O “Empoderamento” Económico Negro implementado desde a era de Joaquim Chissano tem como ponto de partida e funda-se no controlo dos recursos naturais, solo, subsolo, mar e florestas. As fortunas exibidas pela nomenclatura moçambicana, o seu poder económico e financeiro são resultado da sua capacidade de controlar em exclusivo a terra que, por lei, pertence ao Estado.
As “joint-ventures” agro-industriais, os empreendimentos energéticos, as fábricas, as empreitadas de construção civil públicas, o acesso a empréstimos internacionais são feitos e estabelecidos com base em contrapartidas.
Aquele arcaboiço exibido pelo partido no poder e alguns de seus membros tem alicerce no controlo que têm dos recursos nacionais.
Primeiro através da nacionalização e depois pela privatização, a Frelimo e o seu núcleo dirigente apossaram-se do país e uma eventual autonomização seria como “cortar as suas asas”.
Essa é a razão de tanta bílis vomitada pelos porta-vozes do partido no poder.
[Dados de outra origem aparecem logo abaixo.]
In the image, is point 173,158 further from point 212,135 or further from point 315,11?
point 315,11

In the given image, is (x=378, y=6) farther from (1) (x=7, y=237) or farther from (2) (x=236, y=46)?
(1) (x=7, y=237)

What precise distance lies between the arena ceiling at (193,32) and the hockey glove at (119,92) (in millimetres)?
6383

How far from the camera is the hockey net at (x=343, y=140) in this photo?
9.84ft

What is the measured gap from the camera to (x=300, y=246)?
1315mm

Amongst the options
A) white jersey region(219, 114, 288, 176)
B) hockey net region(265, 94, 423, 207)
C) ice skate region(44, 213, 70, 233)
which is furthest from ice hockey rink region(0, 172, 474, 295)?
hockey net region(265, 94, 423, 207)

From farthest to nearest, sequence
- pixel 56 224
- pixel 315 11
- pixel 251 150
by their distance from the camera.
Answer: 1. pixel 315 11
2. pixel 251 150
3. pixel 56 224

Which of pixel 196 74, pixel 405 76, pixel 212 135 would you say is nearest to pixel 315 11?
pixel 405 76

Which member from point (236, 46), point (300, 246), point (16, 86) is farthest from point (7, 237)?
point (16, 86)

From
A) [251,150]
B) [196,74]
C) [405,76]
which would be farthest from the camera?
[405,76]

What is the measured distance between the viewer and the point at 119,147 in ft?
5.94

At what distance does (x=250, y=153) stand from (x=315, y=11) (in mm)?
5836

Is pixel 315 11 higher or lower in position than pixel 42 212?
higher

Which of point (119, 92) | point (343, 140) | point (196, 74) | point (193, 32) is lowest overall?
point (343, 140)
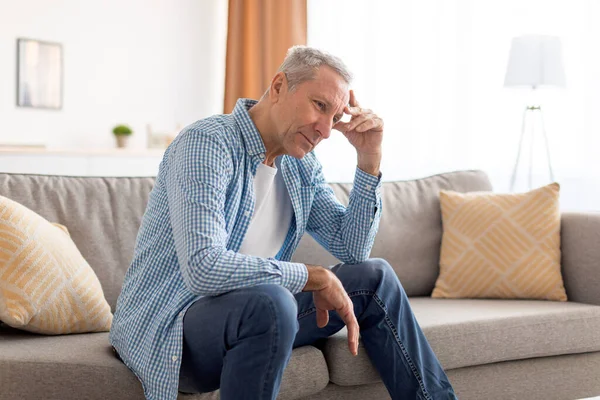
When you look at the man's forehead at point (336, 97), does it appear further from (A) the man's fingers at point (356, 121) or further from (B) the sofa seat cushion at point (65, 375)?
(B) the sofa seat cushion at point (65, 375)

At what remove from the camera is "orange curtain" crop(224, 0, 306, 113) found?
5367 mm

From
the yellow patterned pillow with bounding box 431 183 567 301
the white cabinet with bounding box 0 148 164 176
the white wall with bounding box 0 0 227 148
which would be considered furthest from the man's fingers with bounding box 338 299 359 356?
the white wall with bounding box 0 0 227 148

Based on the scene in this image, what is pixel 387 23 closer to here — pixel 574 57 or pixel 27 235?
pixel 574 57

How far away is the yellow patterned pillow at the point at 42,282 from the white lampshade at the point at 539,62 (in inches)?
98.4

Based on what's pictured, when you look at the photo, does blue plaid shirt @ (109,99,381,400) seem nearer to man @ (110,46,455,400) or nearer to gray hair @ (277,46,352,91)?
man @ (110,46,455,400)

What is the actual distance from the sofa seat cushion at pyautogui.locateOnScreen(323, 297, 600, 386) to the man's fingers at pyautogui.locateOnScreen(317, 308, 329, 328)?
0.17 meters

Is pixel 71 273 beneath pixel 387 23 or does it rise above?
beneath

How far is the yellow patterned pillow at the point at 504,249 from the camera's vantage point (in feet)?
8.98

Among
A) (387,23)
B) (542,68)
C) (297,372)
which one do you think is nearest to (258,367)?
(297,372)

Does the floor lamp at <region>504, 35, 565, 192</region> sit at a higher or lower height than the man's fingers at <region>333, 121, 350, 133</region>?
higher

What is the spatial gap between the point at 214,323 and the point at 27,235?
2.13 ft

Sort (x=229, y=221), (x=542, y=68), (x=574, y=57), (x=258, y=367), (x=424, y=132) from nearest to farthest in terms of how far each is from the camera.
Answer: (x=258, y=367) → (x=229, y=221) → (x=542, y=68) → (x=574, y=57) → (x=424, y=132)

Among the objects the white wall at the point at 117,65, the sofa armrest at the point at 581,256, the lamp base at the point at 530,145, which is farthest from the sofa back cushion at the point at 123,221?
the white wall at the point at 117,65

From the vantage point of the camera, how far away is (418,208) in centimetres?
294
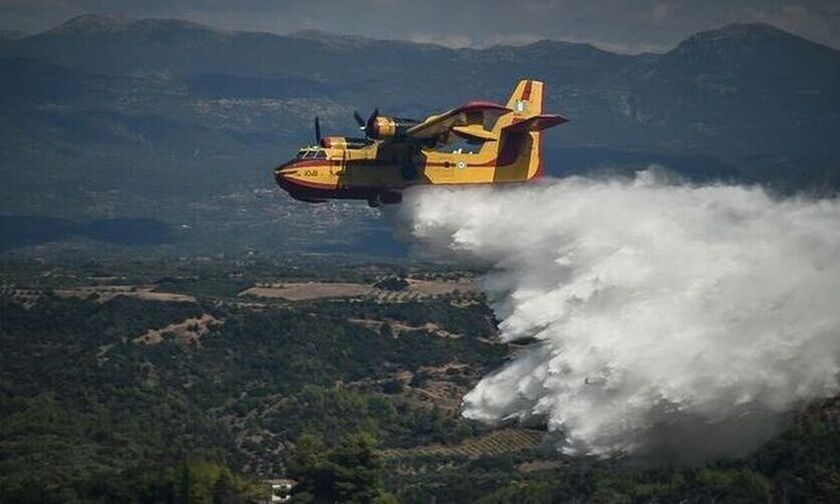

Agora que se entenda que um projecto de autonomização precisa de ser desenhado com abrangência e profundidade para que não seja algo cosmético como a ultima tentativa de revisão constitucional encabeçada por AEG e comandada por Eduardo Mulembwe.
Se houve uma abordagem do tema entre o FJN e AMMD, seria de bom tom e de coerência política que a Frelimo esperasse pela sua apresentação formal em sede do parlamento, consoante tudo indica que foi o entendimento entre as duas figuras.
Esta aparente pressa em rebater, denegrir e catalogar de inviável e anti-unidade nacional um anteprojeto que ainda nem foi submetido à AR compreende-se, e é “farinha do mesmo saco” de onde saíram outras adjectivações como “apóstolos da desgraça”, “imperativo nacional”, “espírito de deixa-andar”.
Essa ofensiva demonstra o nível de desespero em que se encontra uma determinada ala da Frelimo que nem toma em consideração atropelos à postura dialogante do seu PR.
A questão na mesa é complexa e, para alguns, “de vida ou de morte”, quando não é necessariamente isso que está acontecendo.
Mas de uma coisa há a certeza, que uma eventual aprovação ao nível do parlamento de um projecto de autonomização regional/provincial seria um “balde de água fria” para a segurança patrimonial de algumas pessoas.
O xadrez ministerial acordado e em funções jamais teve em conta tal eventualidade.
Todo o bocejar, vociferar e gritaria de alguns enviados do partido Frelimo é claramente uma distracção desnecessária para o Governo do dia.
Até onde chegarão as partes é algo que os moçambicanos esperam ver.
Um conselho gratuito a quem se mostra contrário à possibilidade de se viver em e sob autonomia é que não faça barulho e deixe que a decisão seja tomada em tal fórum próprio.
Quem não quer anarquia dá oportunidade a que os deputados eleitos estudem os “dossiers” em causa e tomem a sua decisão vinculativa sem espernear em público.
Porquê tanto medo, afinal? Será que já não há certeza quanto à coesão do passado?
Será que a disciplina partidária está enfraquecendo?